**What to do:** Your answer should be only the lines below from the one with "marina bay and" to the one with "Ironman triathlete cyclist", repeated exactly, ends included.

**Raw data:**
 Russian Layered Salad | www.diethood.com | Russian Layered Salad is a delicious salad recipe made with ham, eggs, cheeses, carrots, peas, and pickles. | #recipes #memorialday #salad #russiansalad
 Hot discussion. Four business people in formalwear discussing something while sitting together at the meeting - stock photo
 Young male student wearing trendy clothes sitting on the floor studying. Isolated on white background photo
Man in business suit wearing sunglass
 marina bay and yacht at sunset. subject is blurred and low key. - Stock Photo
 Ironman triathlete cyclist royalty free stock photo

--

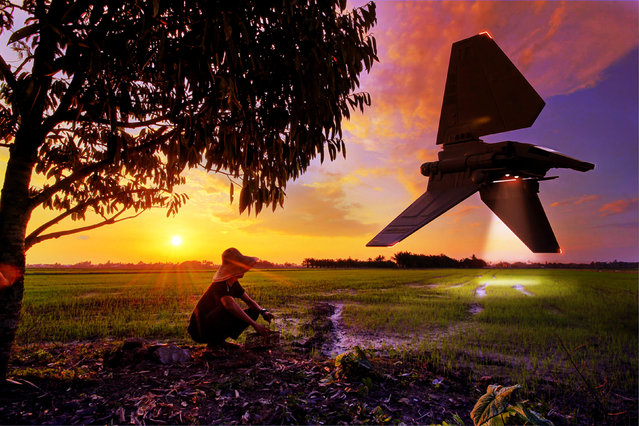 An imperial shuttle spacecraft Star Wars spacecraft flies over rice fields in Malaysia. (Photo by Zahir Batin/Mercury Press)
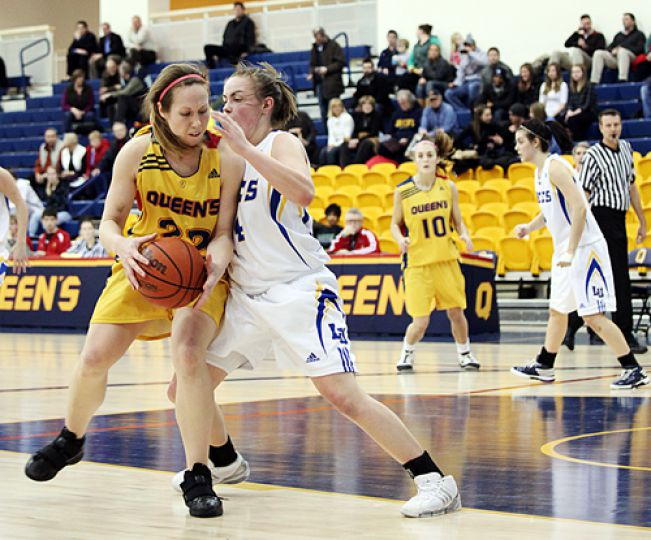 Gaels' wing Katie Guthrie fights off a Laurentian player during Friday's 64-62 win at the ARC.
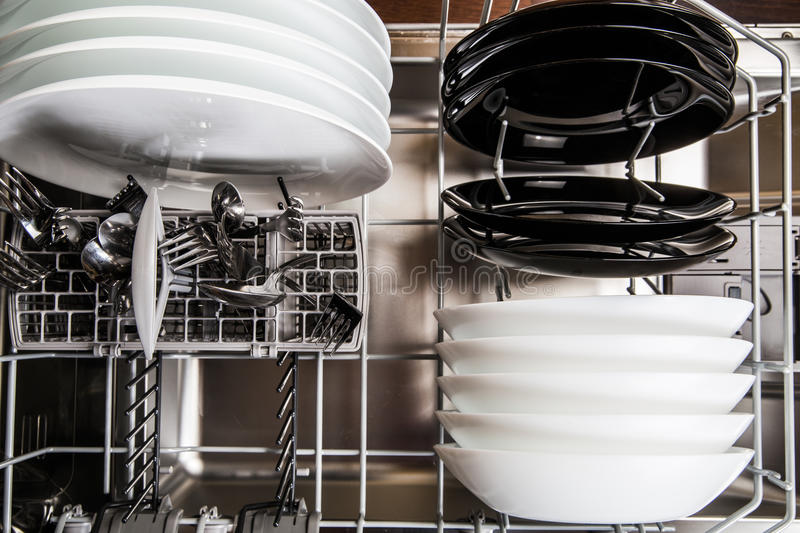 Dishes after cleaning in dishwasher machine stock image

**Solution for this problem:**
 marina bay and yacht at sunset. subject is blurred and low key. - Stock Photo
 Ironman triathlete cyclist royalty free stock photo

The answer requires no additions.